─── Text passage
It should work with any version of Android. What do you mean that "it" implies it is for CM10? If you install it and when I asks for superuser permissions and you OK it and get no errors, it will work.


----------



## Mighty_Red (Nov 19, 2012)

xigua2001 said:


> I ended up doing a uninstall and reinstall. It seems one problem was that Automateit wasn't getting superuser permissions (it wouldn't even prompt for it) Llama would say it had it but didn't. After the new setup the first time I ran it it asked for permissions and now works.
> 
> well I just learned today from JC that in CM9 all the time I thought was charging over USB-Computer that it wasn't! CM10 fixes that.


I've had a couple of issues with the SU app denying root privileges to AutomateIt (even though it was set to prompt with pin). t seemed to work after messing round with the settings. Wish there was a way in SU to customize it so that you could grant/deny root permissions depending on the app...


----------



## RolandDeschain79 (Feb 1, 2012)

Mighty_Red said:


> I've had a couple of issues with the SU app denying root privileges to AutomateIt (even though it was set to prompt with pin). t seemed to work after messing round with the settings. Wish there was a way in SU to customize it so that you could grant/deny root permissions depending on the app...


Have you tried updating your Rom? You don't specify a build date for your CM9 version. I would fully uninstall and reinstall using the info and packages in my guide below.

[ROM GUIDE] How to install Android on the HP TouchPad "The Easy Way"

The usual HP TouchPad battery drain issues:
-If your battery is heavily drained, then you may need to leave it charging for a full day.
-When the battery is fully drained it can take the TP a longtime to reach even the lowest battery level.

-The USB cable that comes with the HP TP is often defective and breaks easily. Try using another USB cable if possible.

-The USB cable does not transfer enough power to effectively charge the tablet. You must use the wall plug when charging the HP TouchPad.
-To be safe don't let your HP TouchPad run out of Batteries ever! Install one of these free apps!
-You can add an automatic shutdown Rule by doing the following.
-AutomateIt, Play Store Link- What to do: New Rule/Trigger Battery level(Below 20%)/Action/Shutdown//save. Or
-Llama, Play Store Link- Location Profiles:Event tab choose + (at the bottom of the screen) Addcondition (battery Level Below 20%) Actions (turn off phone)


----------
──────
*Set task*. Copy the forum thread from "[ROM GUIDE] How" to "cable if possible.", word for word.
─── Items
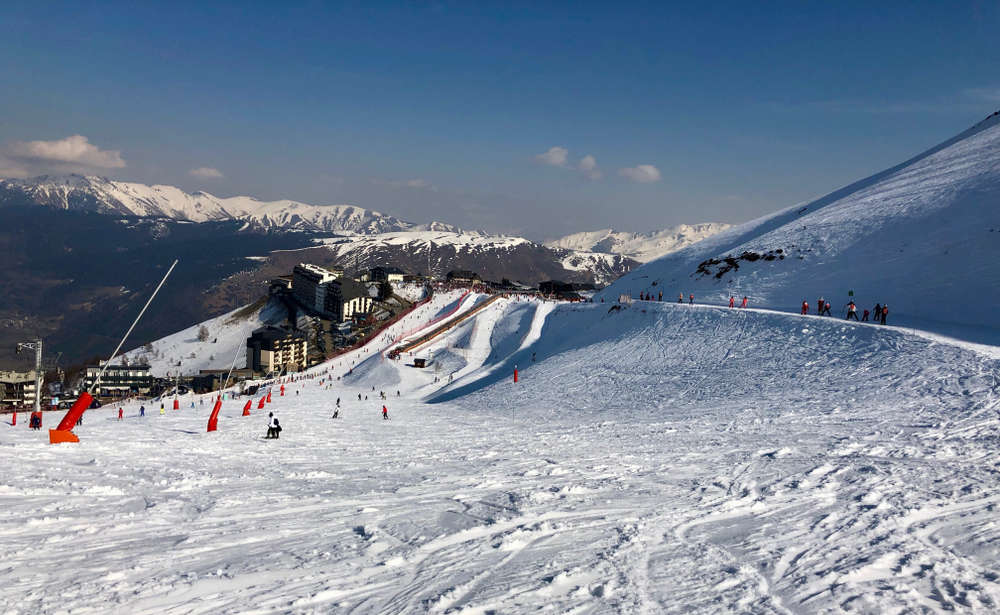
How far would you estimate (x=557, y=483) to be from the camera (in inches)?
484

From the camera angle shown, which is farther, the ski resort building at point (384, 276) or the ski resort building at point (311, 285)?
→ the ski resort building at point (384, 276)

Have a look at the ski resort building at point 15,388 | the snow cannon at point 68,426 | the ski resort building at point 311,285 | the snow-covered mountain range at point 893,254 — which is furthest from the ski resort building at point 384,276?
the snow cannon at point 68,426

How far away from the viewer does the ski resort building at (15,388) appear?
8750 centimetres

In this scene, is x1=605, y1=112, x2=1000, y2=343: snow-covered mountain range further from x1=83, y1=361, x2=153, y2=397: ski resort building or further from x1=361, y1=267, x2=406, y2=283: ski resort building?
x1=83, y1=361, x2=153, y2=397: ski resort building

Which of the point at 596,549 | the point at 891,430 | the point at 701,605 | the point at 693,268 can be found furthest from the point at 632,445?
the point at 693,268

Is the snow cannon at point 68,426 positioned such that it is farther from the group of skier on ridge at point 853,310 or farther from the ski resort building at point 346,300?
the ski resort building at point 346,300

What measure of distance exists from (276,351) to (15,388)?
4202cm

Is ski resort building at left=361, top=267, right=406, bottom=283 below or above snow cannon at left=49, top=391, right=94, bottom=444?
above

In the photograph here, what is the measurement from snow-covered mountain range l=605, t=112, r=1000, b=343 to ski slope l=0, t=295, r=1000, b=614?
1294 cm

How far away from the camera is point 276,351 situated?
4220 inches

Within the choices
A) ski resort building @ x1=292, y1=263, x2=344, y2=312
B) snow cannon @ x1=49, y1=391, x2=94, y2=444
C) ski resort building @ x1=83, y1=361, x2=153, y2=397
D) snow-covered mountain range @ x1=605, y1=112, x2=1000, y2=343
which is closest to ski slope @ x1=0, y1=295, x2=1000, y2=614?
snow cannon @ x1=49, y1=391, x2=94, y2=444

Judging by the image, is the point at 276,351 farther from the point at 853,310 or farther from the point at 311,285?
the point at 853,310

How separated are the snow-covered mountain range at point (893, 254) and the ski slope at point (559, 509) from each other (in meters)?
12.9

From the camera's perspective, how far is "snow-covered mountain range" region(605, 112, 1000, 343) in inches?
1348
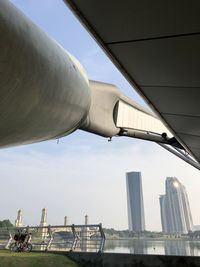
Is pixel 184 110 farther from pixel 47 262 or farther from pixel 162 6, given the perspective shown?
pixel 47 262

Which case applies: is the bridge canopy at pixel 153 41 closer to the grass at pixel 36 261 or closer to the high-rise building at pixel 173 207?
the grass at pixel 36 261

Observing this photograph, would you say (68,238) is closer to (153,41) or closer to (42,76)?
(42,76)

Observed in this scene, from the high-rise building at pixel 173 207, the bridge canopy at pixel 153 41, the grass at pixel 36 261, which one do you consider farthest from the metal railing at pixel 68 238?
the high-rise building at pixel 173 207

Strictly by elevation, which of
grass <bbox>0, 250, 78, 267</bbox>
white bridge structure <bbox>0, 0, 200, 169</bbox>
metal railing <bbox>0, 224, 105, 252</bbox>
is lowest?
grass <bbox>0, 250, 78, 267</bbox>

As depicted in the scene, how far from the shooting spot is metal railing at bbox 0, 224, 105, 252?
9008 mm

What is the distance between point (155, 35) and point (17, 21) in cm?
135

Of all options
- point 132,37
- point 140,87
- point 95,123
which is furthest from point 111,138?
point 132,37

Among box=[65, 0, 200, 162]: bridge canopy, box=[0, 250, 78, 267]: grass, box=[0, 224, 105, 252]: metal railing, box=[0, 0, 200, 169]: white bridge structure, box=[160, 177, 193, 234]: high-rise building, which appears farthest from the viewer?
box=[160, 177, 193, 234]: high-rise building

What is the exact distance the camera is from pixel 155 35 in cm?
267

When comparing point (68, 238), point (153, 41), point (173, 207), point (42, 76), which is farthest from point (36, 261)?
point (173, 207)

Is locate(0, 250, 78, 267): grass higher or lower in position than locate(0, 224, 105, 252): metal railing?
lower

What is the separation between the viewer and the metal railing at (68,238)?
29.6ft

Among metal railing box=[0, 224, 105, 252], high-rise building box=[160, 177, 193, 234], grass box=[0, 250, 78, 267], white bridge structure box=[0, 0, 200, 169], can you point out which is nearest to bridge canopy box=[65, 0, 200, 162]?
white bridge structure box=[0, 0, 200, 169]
──────
*Result of this task*.
[ROM GUIDE] How to install Android on the HP TouchPad "The Easy Way"

The usual HP TouchPad battery drain issues:
-If your battery is heavily drained, then you may need to leave it charging for a full day.
-When the battery is fully drained it can take the TP a longtime to reach even the lowest battery level.

-The USB cable that comes with the HP TP is often defective and breaks easily. Try using another USB cable if possible.